In een recente paper die ik co-auteur was met Dr. James Reade van de Universiteit van Reading hebben we enorme datasets gebruikt om de prestaties van opiniepeilingen en gok- (of voorspellings) markten te vergelijken bij een groot aantal Amerikaanse verkiezingen. We concludeerden dat de markten over het algemeen nauwkeuriger zijn dan de peilingen bij het identificeren van verkiezingsresultaten.

Er zijn tekenen die geleerden en verslaggevers merken; RealClearPolitics, bijvoorbeeld, rapporteert nu ook de nieuwste weddenschappen. Op die manier geeft de site Clinton over een 80% kans van winnen op november 8.

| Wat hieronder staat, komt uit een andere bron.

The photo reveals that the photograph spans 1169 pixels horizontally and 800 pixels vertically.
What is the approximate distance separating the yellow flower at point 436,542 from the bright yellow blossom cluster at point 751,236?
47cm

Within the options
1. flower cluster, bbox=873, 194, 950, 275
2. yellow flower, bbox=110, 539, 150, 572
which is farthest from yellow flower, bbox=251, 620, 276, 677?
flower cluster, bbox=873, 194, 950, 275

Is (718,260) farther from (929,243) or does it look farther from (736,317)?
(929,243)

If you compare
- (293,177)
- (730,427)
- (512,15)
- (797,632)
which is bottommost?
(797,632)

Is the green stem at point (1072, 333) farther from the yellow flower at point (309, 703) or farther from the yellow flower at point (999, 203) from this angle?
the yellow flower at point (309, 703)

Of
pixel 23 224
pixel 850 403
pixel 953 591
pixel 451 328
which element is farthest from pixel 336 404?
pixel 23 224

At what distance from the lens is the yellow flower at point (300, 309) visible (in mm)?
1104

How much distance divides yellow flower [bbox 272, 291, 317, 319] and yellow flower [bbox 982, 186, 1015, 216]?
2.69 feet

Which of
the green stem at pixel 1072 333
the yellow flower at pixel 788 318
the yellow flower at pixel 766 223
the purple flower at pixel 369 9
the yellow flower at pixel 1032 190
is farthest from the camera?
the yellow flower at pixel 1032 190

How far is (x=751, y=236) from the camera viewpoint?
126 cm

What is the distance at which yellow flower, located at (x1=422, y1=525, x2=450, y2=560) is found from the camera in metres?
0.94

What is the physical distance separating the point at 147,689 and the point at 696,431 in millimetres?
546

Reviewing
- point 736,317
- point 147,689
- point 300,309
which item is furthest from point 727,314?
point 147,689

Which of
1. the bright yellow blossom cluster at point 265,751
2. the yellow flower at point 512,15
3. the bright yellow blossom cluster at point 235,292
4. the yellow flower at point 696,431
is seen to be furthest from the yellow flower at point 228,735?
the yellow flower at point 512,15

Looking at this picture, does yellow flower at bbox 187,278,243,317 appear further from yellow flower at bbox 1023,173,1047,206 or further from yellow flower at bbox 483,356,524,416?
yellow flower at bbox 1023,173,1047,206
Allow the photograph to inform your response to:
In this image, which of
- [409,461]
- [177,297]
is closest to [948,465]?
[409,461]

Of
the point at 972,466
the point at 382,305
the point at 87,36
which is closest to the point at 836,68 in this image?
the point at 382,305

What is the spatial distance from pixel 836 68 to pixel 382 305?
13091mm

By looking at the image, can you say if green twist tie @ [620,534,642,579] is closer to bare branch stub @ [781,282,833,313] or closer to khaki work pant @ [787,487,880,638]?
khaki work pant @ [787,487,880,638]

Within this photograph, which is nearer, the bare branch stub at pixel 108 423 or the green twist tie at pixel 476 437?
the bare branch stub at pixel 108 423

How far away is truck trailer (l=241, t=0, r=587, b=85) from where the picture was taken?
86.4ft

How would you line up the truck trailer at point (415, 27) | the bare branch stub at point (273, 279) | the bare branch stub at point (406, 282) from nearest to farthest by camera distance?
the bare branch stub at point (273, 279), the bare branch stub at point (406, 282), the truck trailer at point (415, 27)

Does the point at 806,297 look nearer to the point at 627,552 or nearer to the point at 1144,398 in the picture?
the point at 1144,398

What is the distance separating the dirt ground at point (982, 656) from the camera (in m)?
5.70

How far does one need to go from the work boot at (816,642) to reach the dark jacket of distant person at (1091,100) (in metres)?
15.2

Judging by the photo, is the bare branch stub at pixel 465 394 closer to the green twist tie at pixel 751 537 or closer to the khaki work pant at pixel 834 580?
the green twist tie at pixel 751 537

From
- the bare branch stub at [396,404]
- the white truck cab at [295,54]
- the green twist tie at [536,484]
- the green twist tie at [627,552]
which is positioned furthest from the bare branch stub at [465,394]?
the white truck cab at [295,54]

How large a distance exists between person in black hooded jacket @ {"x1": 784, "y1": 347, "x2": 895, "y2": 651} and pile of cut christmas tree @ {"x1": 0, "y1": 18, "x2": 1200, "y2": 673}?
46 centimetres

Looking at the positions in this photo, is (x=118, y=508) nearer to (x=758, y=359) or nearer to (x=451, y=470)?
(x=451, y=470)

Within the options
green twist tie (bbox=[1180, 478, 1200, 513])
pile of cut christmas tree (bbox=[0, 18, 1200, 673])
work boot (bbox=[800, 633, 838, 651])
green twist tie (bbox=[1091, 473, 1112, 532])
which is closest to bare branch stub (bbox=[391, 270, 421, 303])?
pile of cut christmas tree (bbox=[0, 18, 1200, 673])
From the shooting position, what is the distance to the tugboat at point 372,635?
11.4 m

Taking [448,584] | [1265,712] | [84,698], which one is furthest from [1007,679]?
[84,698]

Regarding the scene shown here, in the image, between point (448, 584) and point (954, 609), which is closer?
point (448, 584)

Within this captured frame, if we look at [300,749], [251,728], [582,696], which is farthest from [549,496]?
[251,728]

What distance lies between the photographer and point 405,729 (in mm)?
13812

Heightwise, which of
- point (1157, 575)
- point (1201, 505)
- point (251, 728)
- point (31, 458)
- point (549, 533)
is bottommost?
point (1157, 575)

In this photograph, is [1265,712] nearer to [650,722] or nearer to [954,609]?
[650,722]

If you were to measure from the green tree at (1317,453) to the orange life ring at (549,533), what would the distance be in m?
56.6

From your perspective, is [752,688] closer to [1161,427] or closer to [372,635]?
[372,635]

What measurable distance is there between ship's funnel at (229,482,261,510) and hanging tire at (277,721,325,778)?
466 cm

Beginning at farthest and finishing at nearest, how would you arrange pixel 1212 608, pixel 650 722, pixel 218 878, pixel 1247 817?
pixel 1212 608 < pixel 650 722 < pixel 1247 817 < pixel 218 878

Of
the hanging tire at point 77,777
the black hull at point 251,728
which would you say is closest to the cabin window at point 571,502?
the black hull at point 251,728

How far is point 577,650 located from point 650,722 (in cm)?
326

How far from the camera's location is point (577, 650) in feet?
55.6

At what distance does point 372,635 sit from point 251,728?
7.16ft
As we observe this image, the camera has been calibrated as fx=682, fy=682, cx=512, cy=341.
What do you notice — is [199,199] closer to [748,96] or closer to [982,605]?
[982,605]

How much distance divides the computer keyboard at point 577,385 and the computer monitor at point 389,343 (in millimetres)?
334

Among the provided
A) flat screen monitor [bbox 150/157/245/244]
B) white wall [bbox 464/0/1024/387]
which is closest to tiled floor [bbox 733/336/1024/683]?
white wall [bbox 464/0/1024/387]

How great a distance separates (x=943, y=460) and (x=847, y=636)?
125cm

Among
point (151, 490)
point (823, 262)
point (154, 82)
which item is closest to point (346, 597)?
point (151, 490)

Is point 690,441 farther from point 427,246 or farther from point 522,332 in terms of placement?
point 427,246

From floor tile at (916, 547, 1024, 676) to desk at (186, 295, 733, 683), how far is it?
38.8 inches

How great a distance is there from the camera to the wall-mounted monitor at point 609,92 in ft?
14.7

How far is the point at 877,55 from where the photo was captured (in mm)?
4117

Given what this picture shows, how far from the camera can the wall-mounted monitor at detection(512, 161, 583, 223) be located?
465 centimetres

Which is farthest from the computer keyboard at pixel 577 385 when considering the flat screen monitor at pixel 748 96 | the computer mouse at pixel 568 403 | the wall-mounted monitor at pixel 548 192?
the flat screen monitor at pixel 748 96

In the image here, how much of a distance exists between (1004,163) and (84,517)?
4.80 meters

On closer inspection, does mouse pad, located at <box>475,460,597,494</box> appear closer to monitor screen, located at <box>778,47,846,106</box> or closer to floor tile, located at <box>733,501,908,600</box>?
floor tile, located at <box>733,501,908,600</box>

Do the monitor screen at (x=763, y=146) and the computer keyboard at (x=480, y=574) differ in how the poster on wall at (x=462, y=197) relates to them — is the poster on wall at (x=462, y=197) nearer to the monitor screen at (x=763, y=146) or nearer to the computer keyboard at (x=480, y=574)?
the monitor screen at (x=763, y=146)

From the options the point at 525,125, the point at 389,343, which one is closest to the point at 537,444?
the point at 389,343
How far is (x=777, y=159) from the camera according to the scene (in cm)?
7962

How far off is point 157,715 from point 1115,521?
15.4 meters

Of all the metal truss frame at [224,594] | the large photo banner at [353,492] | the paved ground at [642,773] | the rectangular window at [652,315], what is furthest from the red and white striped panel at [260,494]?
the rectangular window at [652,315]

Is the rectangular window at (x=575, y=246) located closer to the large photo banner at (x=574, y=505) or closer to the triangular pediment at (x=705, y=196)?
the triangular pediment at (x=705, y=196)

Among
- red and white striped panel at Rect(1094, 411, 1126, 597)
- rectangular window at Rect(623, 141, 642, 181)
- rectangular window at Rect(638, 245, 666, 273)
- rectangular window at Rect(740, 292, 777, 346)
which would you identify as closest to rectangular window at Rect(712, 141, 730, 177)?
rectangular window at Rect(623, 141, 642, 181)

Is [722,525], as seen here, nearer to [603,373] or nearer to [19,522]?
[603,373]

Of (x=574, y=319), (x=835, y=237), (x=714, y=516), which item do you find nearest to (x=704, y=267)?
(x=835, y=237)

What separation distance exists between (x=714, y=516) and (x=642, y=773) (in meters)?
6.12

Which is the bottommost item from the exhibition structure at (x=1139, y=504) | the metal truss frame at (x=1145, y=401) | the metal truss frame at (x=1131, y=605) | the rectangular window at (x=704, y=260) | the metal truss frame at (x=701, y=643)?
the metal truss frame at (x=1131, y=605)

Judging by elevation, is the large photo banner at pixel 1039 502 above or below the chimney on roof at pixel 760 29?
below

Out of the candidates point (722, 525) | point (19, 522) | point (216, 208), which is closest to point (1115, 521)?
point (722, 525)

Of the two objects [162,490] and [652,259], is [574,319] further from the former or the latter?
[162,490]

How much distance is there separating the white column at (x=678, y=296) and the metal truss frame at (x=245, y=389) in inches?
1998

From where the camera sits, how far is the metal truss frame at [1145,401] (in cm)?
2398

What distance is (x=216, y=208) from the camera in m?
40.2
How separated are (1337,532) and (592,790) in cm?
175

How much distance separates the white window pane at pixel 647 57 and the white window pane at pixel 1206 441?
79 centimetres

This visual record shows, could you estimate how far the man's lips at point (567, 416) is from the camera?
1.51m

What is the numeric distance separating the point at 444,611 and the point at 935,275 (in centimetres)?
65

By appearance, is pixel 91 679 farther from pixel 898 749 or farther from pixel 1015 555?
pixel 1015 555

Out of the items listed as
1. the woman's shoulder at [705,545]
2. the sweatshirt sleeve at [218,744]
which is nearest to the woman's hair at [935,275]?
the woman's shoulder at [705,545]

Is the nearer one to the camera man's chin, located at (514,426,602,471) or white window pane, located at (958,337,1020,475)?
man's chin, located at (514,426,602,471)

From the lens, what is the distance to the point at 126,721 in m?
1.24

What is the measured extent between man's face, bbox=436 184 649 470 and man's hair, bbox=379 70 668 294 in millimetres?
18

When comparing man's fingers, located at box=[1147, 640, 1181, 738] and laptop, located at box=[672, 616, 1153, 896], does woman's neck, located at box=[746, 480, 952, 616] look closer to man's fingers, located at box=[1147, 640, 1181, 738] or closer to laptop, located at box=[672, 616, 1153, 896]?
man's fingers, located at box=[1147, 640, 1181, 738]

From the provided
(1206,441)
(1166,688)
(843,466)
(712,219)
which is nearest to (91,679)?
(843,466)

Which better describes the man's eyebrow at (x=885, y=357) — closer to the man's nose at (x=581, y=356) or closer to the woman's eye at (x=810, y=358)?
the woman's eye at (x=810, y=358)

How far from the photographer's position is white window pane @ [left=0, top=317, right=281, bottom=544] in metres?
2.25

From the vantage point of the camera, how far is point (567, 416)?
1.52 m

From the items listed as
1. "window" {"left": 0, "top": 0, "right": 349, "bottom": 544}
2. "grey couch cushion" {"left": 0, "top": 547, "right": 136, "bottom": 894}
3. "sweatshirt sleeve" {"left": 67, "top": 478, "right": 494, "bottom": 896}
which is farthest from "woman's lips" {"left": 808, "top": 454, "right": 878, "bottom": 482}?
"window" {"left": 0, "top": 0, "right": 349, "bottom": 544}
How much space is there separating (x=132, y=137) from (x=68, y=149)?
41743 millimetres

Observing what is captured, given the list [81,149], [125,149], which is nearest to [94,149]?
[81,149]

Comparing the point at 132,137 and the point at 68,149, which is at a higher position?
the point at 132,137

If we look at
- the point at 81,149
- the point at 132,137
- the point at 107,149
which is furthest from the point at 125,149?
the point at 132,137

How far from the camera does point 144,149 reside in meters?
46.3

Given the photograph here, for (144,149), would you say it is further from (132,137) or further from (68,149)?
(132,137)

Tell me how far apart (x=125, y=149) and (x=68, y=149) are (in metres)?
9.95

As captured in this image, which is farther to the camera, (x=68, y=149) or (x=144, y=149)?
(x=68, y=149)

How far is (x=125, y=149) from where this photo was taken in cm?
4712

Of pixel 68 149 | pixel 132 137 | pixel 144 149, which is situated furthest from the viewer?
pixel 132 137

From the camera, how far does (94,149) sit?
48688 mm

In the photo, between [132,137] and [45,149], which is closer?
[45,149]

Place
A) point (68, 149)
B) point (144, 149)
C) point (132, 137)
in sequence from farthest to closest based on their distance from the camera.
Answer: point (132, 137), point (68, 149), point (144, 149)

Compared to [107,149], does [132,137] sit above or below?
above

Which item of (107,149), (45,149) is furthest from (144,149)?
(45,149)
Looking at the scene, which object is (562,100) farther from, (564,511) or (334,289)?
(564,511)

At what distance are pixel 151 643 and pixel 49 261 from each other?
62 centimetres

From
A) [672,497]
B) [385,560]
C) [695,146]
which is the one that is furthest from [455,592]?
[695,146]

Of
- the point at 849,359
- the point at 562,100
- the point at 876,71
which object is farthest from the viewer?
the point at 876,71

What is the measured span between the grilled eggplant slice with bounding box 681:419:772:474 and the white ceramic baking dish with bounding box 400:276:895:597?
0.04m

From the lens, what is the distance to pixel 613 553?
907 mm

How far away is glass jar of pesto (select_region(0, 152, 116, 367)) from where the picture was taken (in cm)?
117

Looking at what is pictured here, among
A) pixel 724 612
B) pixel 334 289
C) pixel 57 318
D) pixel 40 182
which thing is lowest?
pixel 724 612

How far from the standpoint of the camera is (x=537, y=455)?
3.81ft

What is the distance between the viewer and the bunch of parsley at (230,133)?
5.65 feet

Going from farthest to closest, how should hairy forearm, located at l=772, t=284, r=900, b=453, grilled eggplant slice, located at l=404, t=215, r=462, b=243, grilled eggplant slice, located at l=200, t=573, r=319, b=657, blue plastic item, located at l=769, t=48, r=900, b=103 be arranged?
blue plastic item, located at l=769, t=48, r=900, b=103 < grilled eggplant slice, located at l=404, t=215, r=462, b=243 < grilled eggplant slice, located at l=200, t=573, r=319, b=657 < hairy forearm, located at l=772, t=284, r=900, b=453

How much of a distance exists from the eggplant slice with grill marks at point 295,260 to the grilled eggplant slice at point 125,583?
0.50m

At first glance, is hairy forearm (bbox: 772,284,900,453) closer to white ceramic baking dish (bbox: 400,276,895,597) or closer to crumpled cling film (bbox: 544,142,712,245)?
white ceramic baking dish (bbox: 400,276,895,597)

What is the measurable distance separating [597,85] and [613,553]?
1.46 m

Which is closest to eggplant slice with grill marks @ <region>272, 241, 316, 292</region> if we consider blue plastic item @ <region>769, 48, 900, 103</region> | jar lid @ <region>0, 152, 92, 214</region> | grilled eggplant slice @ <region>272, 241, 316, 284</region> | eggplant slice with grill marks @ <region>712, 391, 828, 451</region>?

Maar voordat ze beginnen met het meten van een nieuw tapijt voor het Oval Office, is het voor de Democraten verstandig om op te merken dat een 20% kans om te verliezen niet veel verschilt van de 25% kans om een ​​schop te pakken uit een geschud kaartspel zonder jokers. En voor al dat de peilingen en de markten Hillary Clinton de vaste favoriet vinden om president 45th van de VS te zijn, zijn er waarschijnlijk nog veel struikelblokken voordat de herfstcampagne wordt afgesloten.

Dus houd de cijfers in de gaten, zorg ervoor dat je verder kijkt dan de peilingen - en onthoud dat er nog steeds alles is om voor te spelen.

Over de auteur

Leighton Vaughan Williams, hoogleraar economie en financiën en directeur, onderzoekseenheid voor weddenschappen en politieke prognoses, Nottingham Trent University

Dit artikel is oorspronkelijk gepubliceerd op The Conversation. Lees de originele artikel.